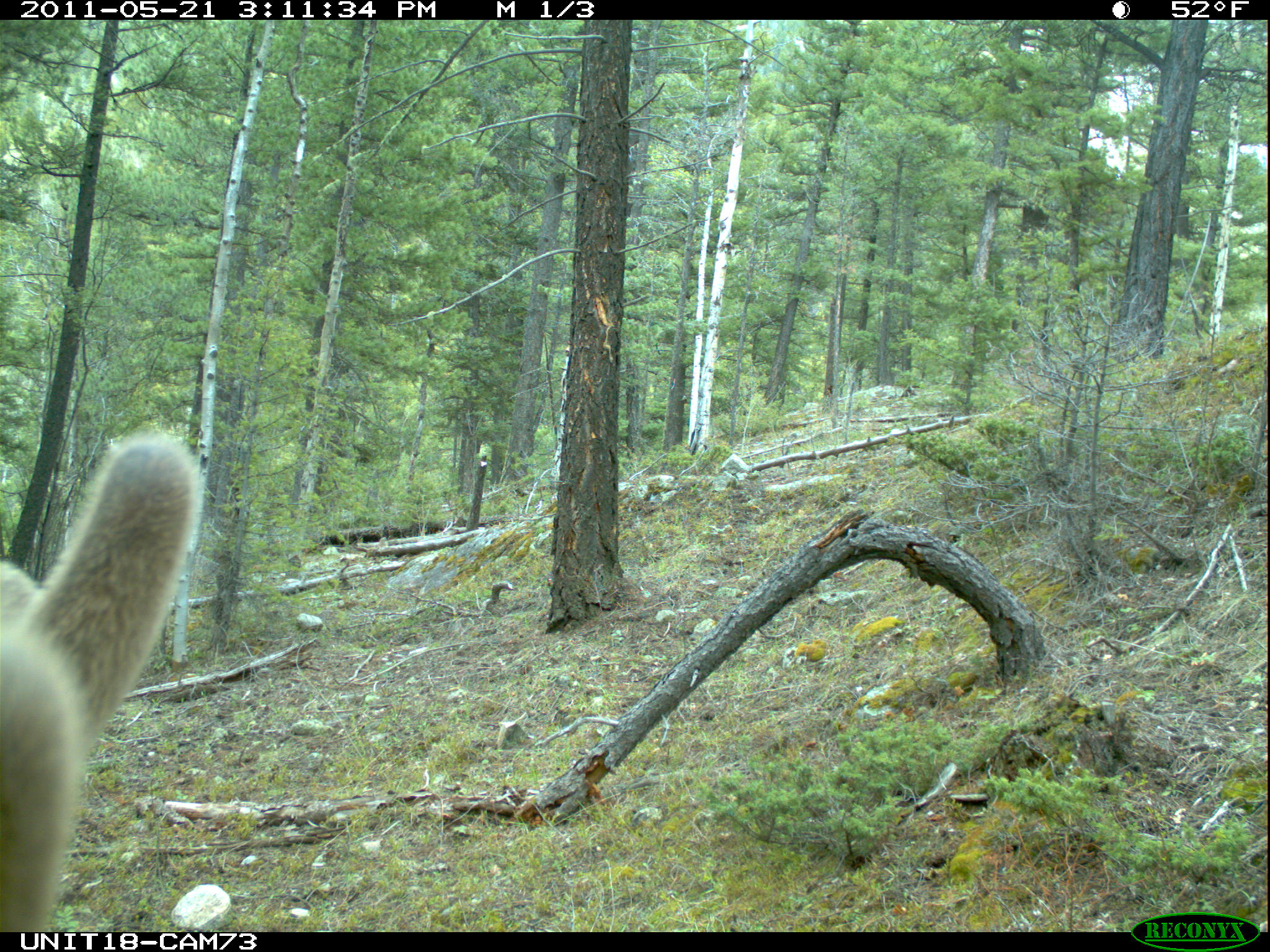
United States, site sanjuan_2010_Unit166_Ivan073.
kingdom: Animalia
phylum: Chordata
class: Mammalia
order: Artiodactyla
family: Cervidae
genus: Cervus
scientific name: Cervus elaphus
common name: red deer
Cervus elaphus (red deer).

════

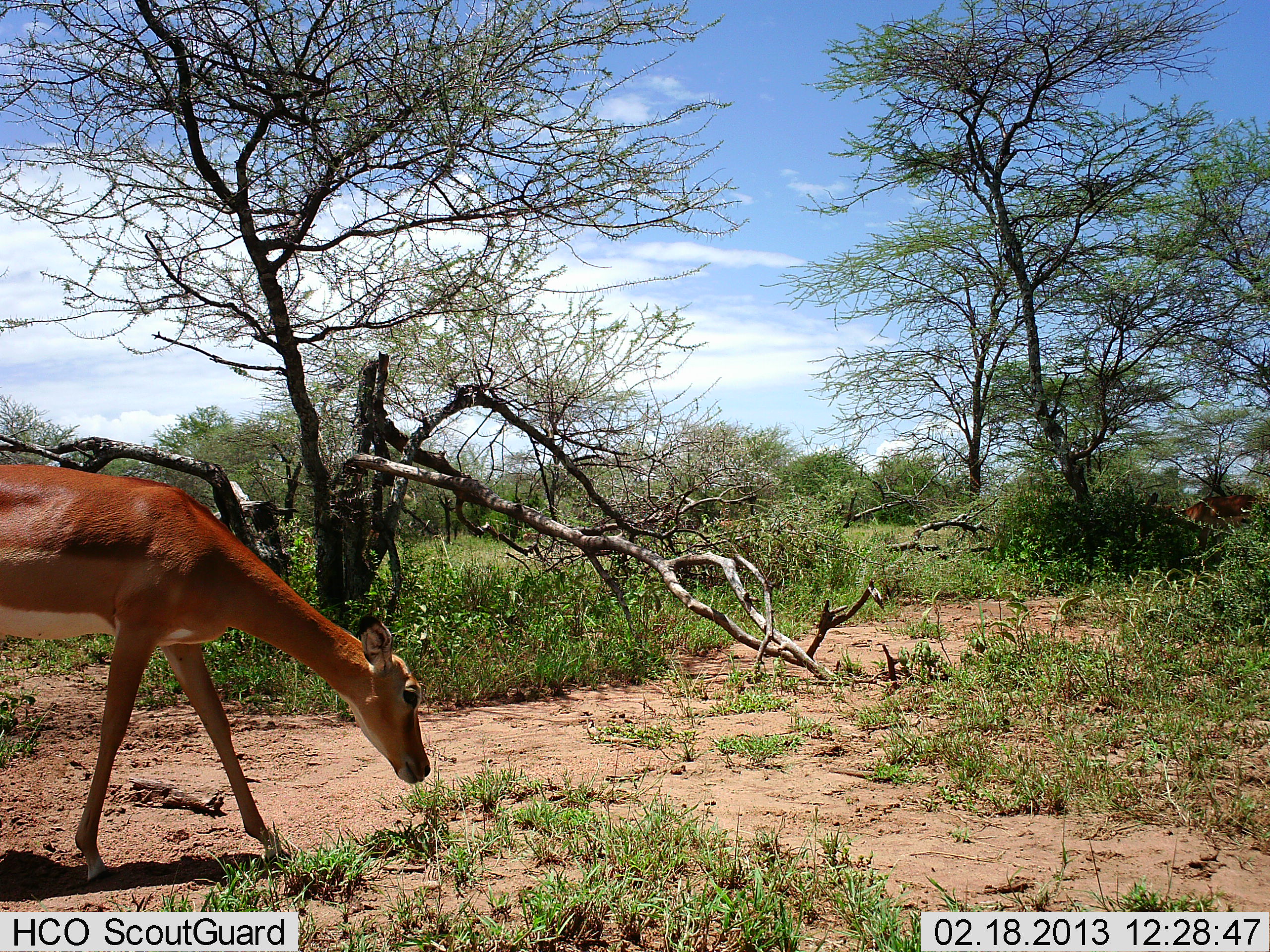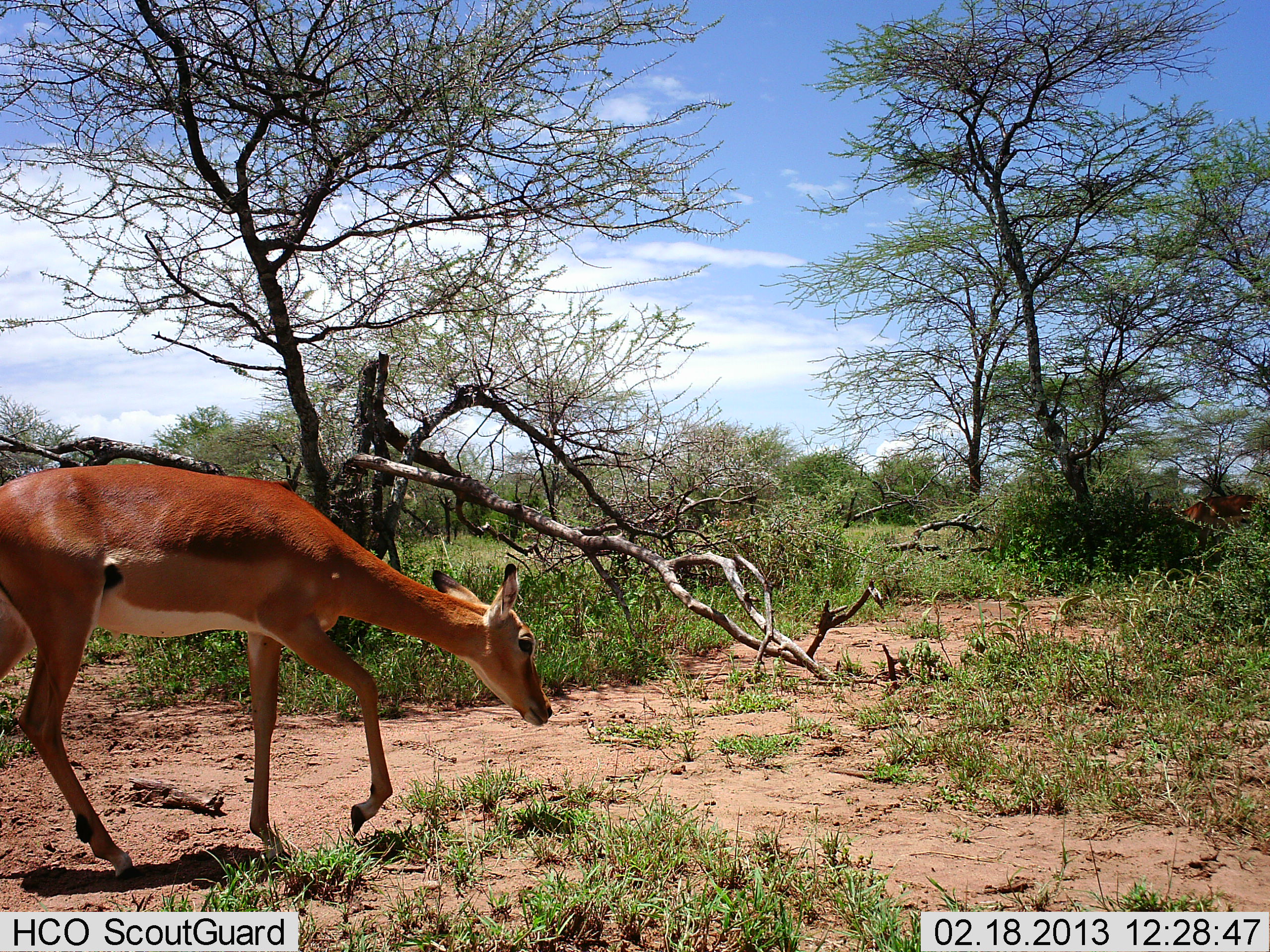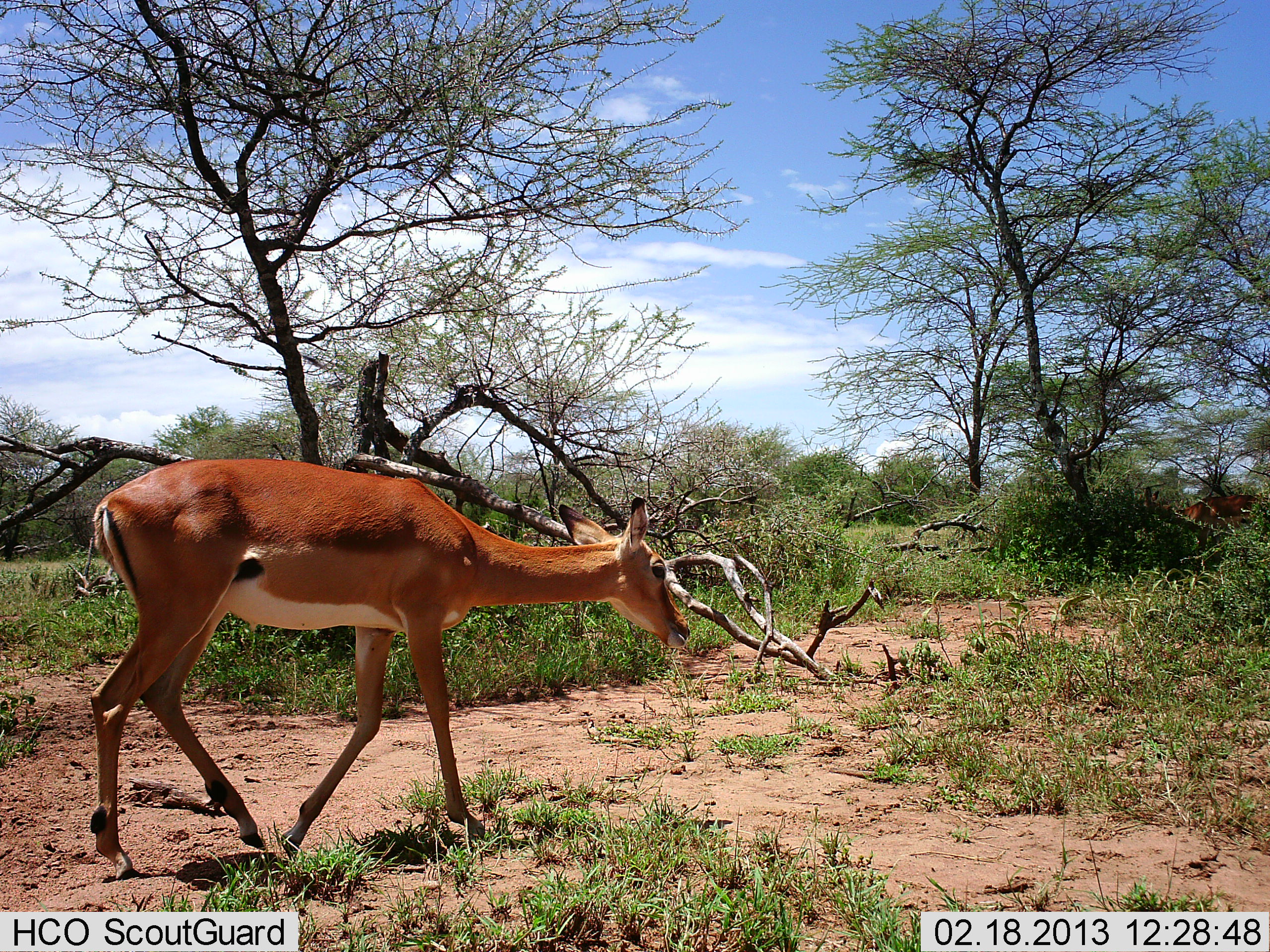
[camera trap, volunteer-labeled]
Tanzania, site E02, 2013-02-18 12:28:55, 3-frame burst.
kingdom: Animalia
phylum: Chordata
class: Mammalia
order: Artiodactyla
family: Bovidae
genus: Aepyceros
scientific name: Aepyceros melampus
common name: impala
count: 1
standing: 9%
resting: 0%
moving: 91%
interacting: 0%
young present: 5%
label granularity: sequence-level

════

> Work request: Using the listing above, copy exactly the line that contains "genus: Aepyceros", the line that contains "label granularity: sequence-level", and each line that falls between them.

> Result of the exercise:
genus: Aepyceros
scientific name: Aepyceros melampus
common name: impala
count: 1
standing: 9%
resting: 0%
moving: 91%
interacting: 0%
young present: 5%
label granularity: sequence-level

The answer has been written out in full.